─── EXTRACTED INFORMATION
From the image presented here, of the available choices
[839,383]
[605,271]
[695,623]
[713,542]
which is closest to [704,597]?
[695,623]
──────
**SHORT PROBLEM**
Transcribe every line of the material above without any changes.

**RESPONSE TO THIS TASK**
From the image presented here, of the available choices
[839,383]
[605,271]
[695,623]
[713,542]
which is closest to [704,597]?
[695,623]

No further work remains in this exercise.